Nel viaggio siamo cambiati: il
passare del tempo, il sole, le lunghe notti, la lontananza e le incertezze
ci hanno resi uomini strani che faticano ad adattarsi alle abitudine degli
altri, che non trovano più il loro posto, che sembrano fuori dal mondo!
Ma finalmente giungemmo nella
casa, in quella casa! Entrammo senza dire nulla perché il nostro palato si
era seccato e la nostra lingua non riusciva a pronunciare parola. Ci
guardarono, ci accolsero, ci fecero accomodare. La giovane madre non ci
chiese da doveva venivamo, che cosa cercavamo e quel padre non domandò che
mestiere facevamo o perché eravamo arrivati lì. C’era un profumo di pulito
in quella casa e un calore quasi divino abitava quel ambiente, così che si
creò velocemente un clima di grande affetto tra tutti: era bello!

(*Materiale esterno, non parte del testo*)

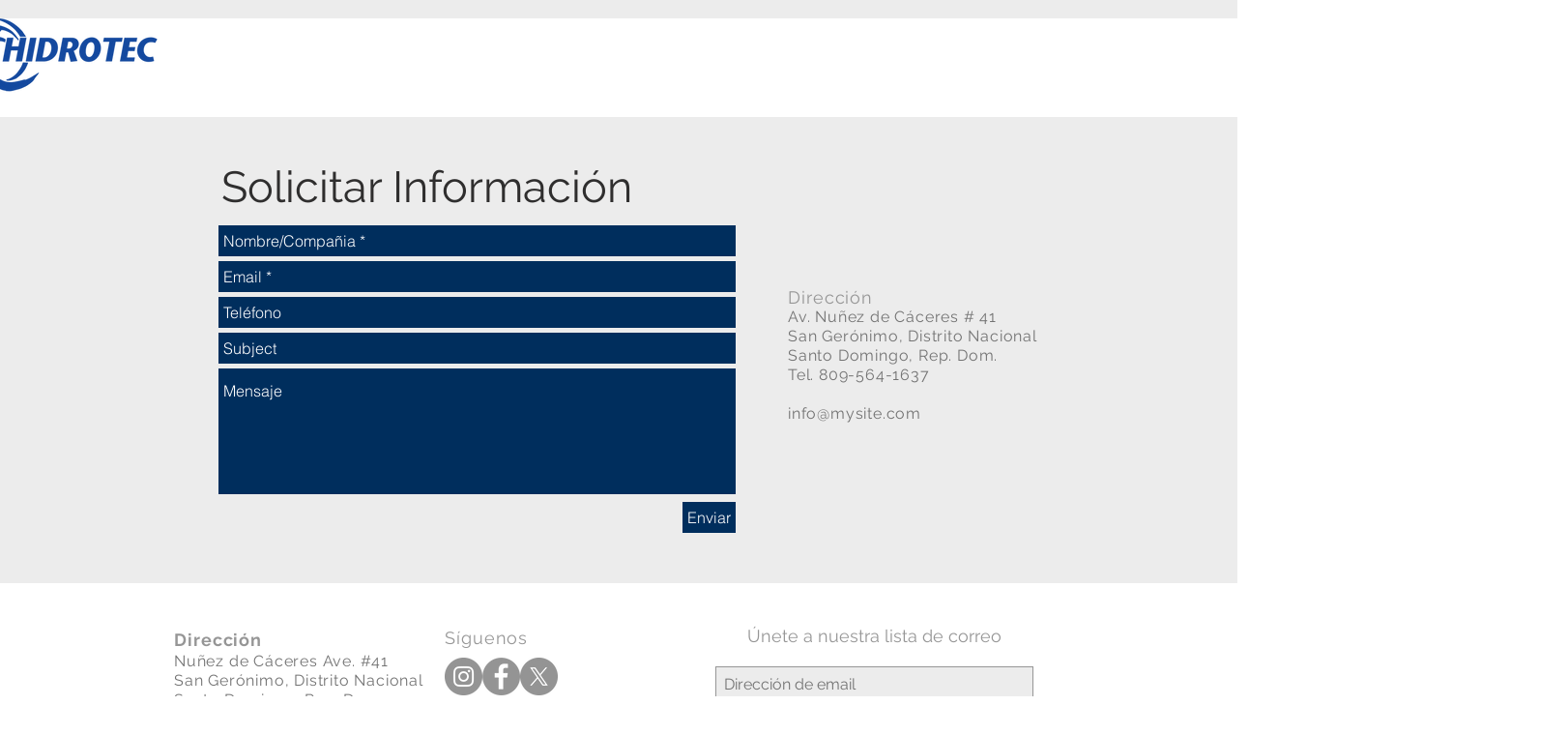

--- FILE ---
content_type: text/html; charset=utf-8
request_url: https://www.google.com/recaptcha/api2/aframe
body_size: 267
content:
<!DOCTYPE HTML><html><head><meta http-equiv="content-type" content="text/html; charset=UTF-8"></head><body><script nonce="DvDsU8OR2O0Kn3yvKKdRzA">/** Anti-fraud and anti-abuse applications only. See google.com/recaptcha */ try{var clients={'sodar':'https://pagead2.googlesyndication.com/pagead/sodar?'};window.addEventListener("message",function(a){try{if(a.source===window.parent){var b=JSON.parse(a.data);var c=clients[b['id']];if(c){var d=document.createElement('img');d.src=c+b['params']+'&rc='+(localStorage.getItem("rc::a")?sessionStorage.getItem("rc::b"):"");window.document.body.appendChild(d);sessionStorage.setItem("rc::e",parseInt(sessionStorage.getItem("rc::e")||0)+1);localStorage.setItem("rc::h",'1769318689781');}}}catch(b){}});window.parent.postMessage("_grecaptcha_ready", "*");}catch(b){}</script></body></html>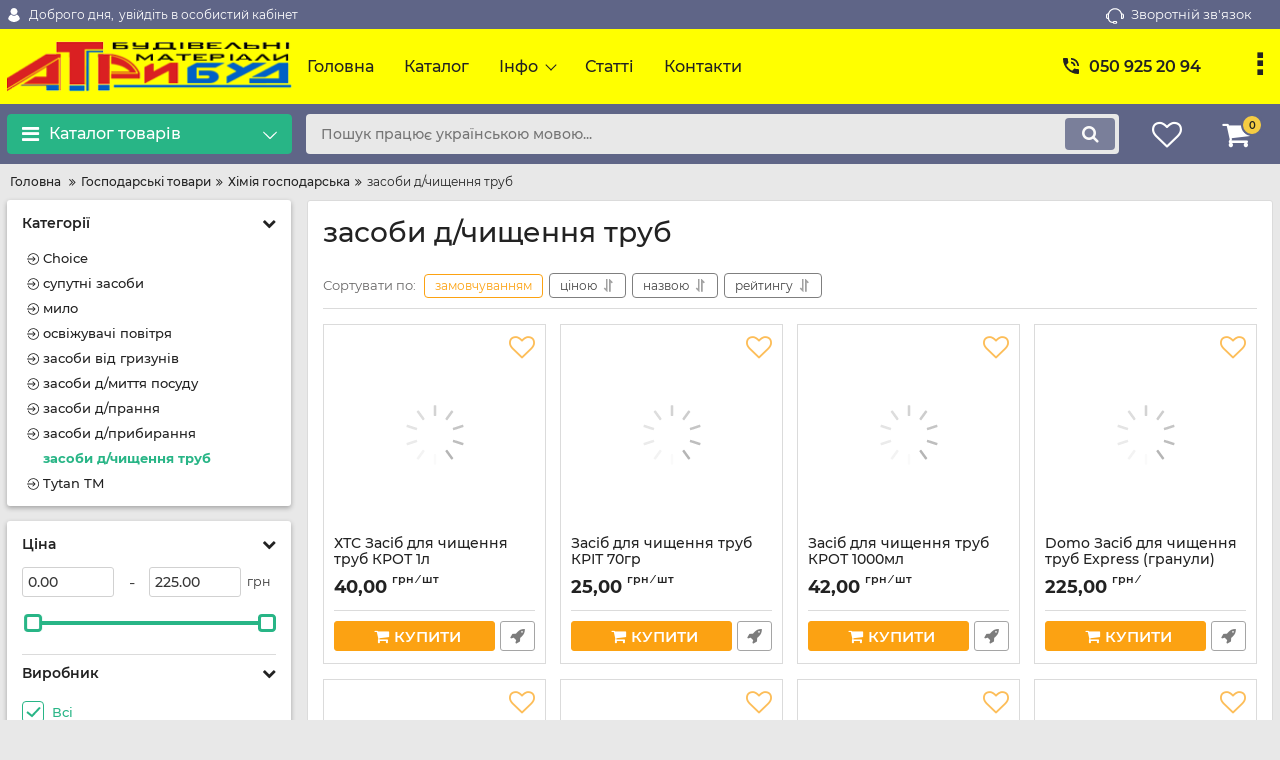

--- FILE ---
content_type: image/svg+xml
request_url: http://atribud.net/files/resized/categories/sirius-1.20x20.svg
body_size: 3193
content:
<svg xmlns="http://www.w3.org/2000/svg" width="2500" height="2500" viewBox="0 0 192.756 192.756"><g fill-rule="evenodd" clip-rule="evenodd"><path fill="#fff" d="M0 0h192.756v192.756H0V0z"/><path d="M18.121 90.107c-7.278 0-11.185 1.626-12.308 5.762-.342 1.302-.392 2.541-.392 3.191 0 2.801 2.588 3.906 8.498 4.102l7.277.229c2.051.066 3.272.391 3.272 1.66 0 2.965-2.147 3.127-4.249 3.127h-5.323c-2.442 0-3.467-.295-3.467-1.496 0-.293.048-.619.146-.98H3.274c-.245.945-.439 1.729-.439 2.314 0 2.799 3.027 4.688 9.133 4.688h8.546c8.498 0 11.037-1.467 12.308-6.219.341-1.238.439-2.605.439-3.158 0-3.258-3.321-4.168-9.329-4.363l-7.18-.26c-1.954-.064-2.929-.197-2.929-1.207 0-2.832 2.245-2.896 4.003-2.896h5.911c2.198 0 2.931.424 2.931 1.27 0 .195-.049.39-.098.619h8.692c.245-1.009.245-1.758.245-2.182 0-2.181-2.639-4.199-9.084-4.199h-8.302v-.002zM41.969 112.703h8.156l5.958-22.596h-8.107l-6.007 22.596zM72.696 100.592l1.318-5.113h5.421c1.758 0 3.028.683 3.028 1.921 0 2.408-1.466 3.191-4.2 3.191h-5.567v.001zm6.3 12.111h8.157l1.172-4.332c.196-.812.146-1.4.146-1.725 0-1.629-1.66-3.092-4.101-3.385 4.736-.748 6.103-2.67 6.103-7.164 0-3.516-2.637-5.99-10.06-5.99H67.274l-5.958 22.596h8.157l1.758-6.74h4.199c3.322 0 4.641.812 4.641 2.344 0 .293-.049.619-.196 1.107l-.879 3.289zM98.232 112.703h8.157l5.957-22.596h-8.106l-6.008 22.596zM131.059 90.107h-8.107l-3.711 14.227c-.244.912-.391 1.693-.391 2.508 0 3.711 3.223 5.861 10.697 5.861h4.688c9.619 0 12.648-1.986 14.26-8.043l3.809-14.553h-8.156l-3.711 14.031c-.832 3.291-1.855 4.039-7.227 4.039h-.686c-4.102 0-5.42-.783-5.42-2.379 0-.488.047-.941.244-1.66l3.711-14.031zM172.535 90.107c-7.279 0-11.184 1.626-12.309 5.762-.34 1.302-.389 2.541-.389 3.191 0 2.801 2.586 3.906 8.498 4.102l7.275.229c2.051.066 3.271.391 3.271 1.66 0 2.965-2.146 3.127-4.248 3.127h-5.322c-2.443 0-3.469-.295-3.469-1.496 0-.293.047-.619.146-.98h-8.303c-.242.945-.439 1.729-.439 2.314 0 2.799 3.027 4.688 9.133 4.688h8.547c8.498 0 11.037-1.467 12.307-6.219a13.4 13.4 0 0 0 .439-3.158c0-3.258-3.32-4.168-9.326-4.363l-7.18-.26c-1.953-.064-2.93-.197-2.93-1.207 0-2.832 2.244-2.896 4.004-2.896h5.91c2.197 0 2.93.424 2.93 1.27 0 .195-.049.39-.098.619h8.693c.244-1.009.244-1.758.244-2.182 0-2.181-2.637-4.199-9.084-4.199h-8.3v-.002zM125.109 54.94l.356 5.553 5.408 1.316-5.17 2.057.416 5.548-3.553-4.282-5.146 2.112 2.975-4.702-3.602-4.242 5.393 1.374 2.923-4.734z" fill="#4e7db4"/><path d="M117.469 111.848c-8.332 6.688-17.965 12.223-31.268 17.498-31.693 12.566-68.402 11.076-69.719-3.898-.255-2.918.472-5.941 1.533-8.977.244 2.5.934 5.271 1.875 8.135 3.856 11.727 32.077 13.133 65.153 1.561 14.402-5.042 24.316-9.005 32.426-14.319zM133.727 93.065c.83-3.226.889-6.66.195-10.364-.941-5.015-6.574-8.068-15.18-9.193l7.641-3.019c6.799 2.002 10.939 5.651 10.719 11.055-.161 3.907-1.545 7.695-3.375 11.521zM52.149 84.68c4.605-2.406 9.797-4.801 15.234-7.034 12.1-4.969 25.479-7.953 37.255-8.772l2.191 2.809-.887 1.321c-10.81.46-23.589 2.859-37.41 6.835-6.263 1.803-11.379 3.085-16.383 4.841z" fill="#d8c06d"/><path fill="#4e7db4" d="M115.418 60.312l.508 7.905 7.695 1.872-7.359 2.929.595 7.899-5.058-6.097-7.326 3.007 4.234-6.693-5.125-6.041 7.674 1.959 4.162-6.74z"/></g></svg>

--- FILE ---
content_type: image/svg+xml
request_url: http://atribud.net/files/resized/categories/logo.0c671eee.20x20.svg
body_size: 1979
content:
<svg width="478" height="132" viewBox="0 0 478 132" fill="none" xmlns="http://www.w3.org/2000/svg">
    <path d="M39.0827 83.3969H58.8033C58.8033 70.6634 60.4168 63.848 66.6914 61.8754C49.8393 55.5983 39.0827 64.9243 39.0827 83.3969ZM39.0827 83.3969H58.8033C58.8033 70.6634 60.4168 63.848 66.6914 61.8754C49.8393 55.5983 39.0827 64.9243 39.0827 83.3969ZM39.0827 83.3969H58.8033C58.8033 70.6634 60.4168 63.848 66.6914 61.8754C49.8393 55.5983 39.0827 64.9243 39.0827 83.3969Z"
          fill="#000"/>
    <path d="M112.474 100.369L125.495 128.771H103.981L97.7635 115.443C87.7615 125.921 73.3061 132 56.114 132C22.4099 132 0 109.582 0 75.8641C0 53.7194 10.0867 36.1055 26.637 26.7039C21.834 35.1712 19.1829 45.3277 19.1829 56.6738C19.1829 90.3913 41.5928 112.81 75.1177 112.81C82.3079 112.81 89.0165 111.752 95.112 109.77L82.4682 82.6795C75.1177 67.076 71.8908 63.6685 66.6914 61.8751C81.9305 55.5981 94.6591 61.3373 102.726 79.0922L109.879 94.6957C111.766 88.7113 112.766 82.16 112.766 75.1469C112.766 41.6087 90.3563 19.1902 56.8314 19.1902C45.3855 19.1902 35.1573 21.8617 26.637 26.7039C36.0253 10.1289 53.6514 0 75.8346 0C109.539 0 131.949 22.4184 131.949 55.9566C131.949 74.7975 124.731 90.3346 112.474 100.369Z"
          fill="#000"/>
    <path d="M178.547 21.163H150.399V3.22803H231.614V21.163H203.646V128.773H178.547V21.163Z" fill="#000"/>
    <path d="M304.817 3.22803H277.746L283.568 17.6424L238.654 128.771H254.081L265.895 99.5378H316.668L328.481 128.771H355.553L304.817 3.22803ZM273.141 81.6031L291.286 36.7192L309.422 81.6031H273.141Z"
          fill="#000"/>
    <path d="M478 40.5337C478 58.1094 469.933 68.153 451.646 73.3539C456.128 67.2561 458.279 60.2619 458.279 51.1152C458.279 30.8487 446.447 21.1637 421.527 21.1637H405.742V81.6041H423.32C436.408 81.6041 444.833 76.9411 451.646 73.3539C444.296 90.0336 430.133 99.5388 412.384 99.5388H405.742V128.772H380.642V3.229H427.265C460.072 3.229 478 16.5012 478 40.5337Z"
          fill="#000"/>
</svg>
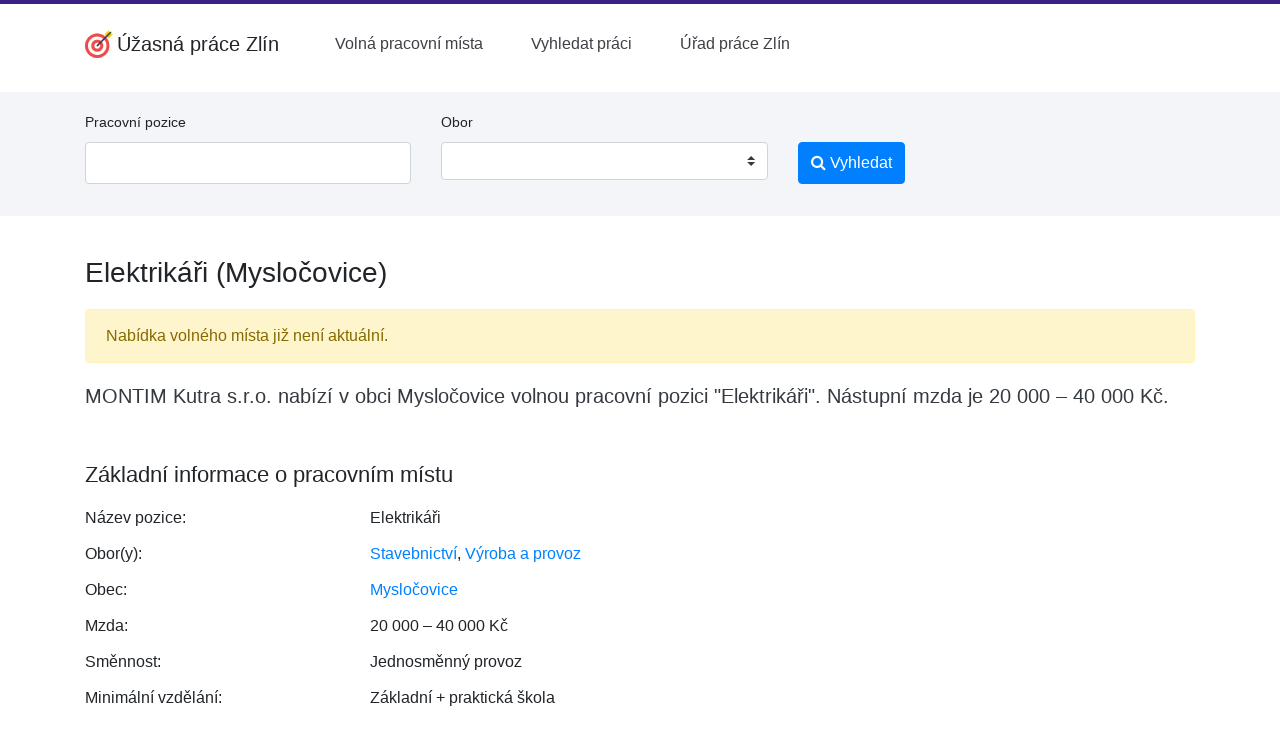

--- FILE ---
content_type: text/html; charset=utf-8
request_url: https://www.google.com/recaptcha/api2/aframe
body_size: 269
content:
<!DOCTYPE HTML><html><head><meta http-equiv="content-type" content="text/html; charset=UTF-8"></head><body><script nonce="WJ5SOF4xhMhP-1RTn6XZjg">/** Anti-fraud and anti-abuse applications only. See google.com/recaptcha */ try{var clients={'sodar':'https://pagead2.googlesyndication.com/pagead/sodar?'};window.addEventListener("message",function(a){try{if(a.source===window.parent){var b=JSON.parse(a.data);var c=clients[b['id']];if(c){var d=document.createElement('img');d.src=c+b['params']+'&rc='+(localStorage.getItem("rc::a")?sessionStorage.getItem("rc::b"):"");window.document.body.appendChild(d);sessionStorage.setItem("rc::e",parseInt(sessionStorage.getItem("rc::e")||0)+1);localStorage.setItem("rc::h",'1768641840989');}}}catch(b){}});window.parent.postMessage("_grecaptcha_ready", "*");}catch(b){}</script></body></html>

Avevamo immaginato un discorso
da fare, delle cose da chiedere, ma ora non usciva nessun suono dalla nostra
voce: eravamo come prosciugati ma eravamo lì finalmente! Furono loro a
parlare e lo fecero a lungo, raccontando quello che era capitato, mentre i
gesti, lo scambio di sguardi e le premure verso il loro bambino facevano il
resto. E come succede quando si è con persone care, perdemmo il senso del
tempo. Solo molto dopo riuscimmo a dire qualche cosa, scusandoci del nostro
mutismo ma comprendevamo che non era necessario parlare: era come se già
sapessero, come se avessero ascoltato la nostra voce nei loro sogni, quando
ancora eravamo lontani.
Un triste presagio ci riportò
alla realtà così che in fretta ripartimmo. Allora ci vennero in mente i
regali, quei doni che avevamo con noi per tutto il viaggio. Li consegnammo a
quel padre e a quella madre ma era come se, quei doni, fossero già stati
loro. Ci ringraziarono per quella visita e noi tenemmo care quelle voci che
avevano riempito il nostro mutismo, come si ha cura delle cose essenziali.
(Da “Farina del mio
sacco”)
Che ciascuno, anche se non ha molto da dire,
possa sentire in lontananza quelle voci.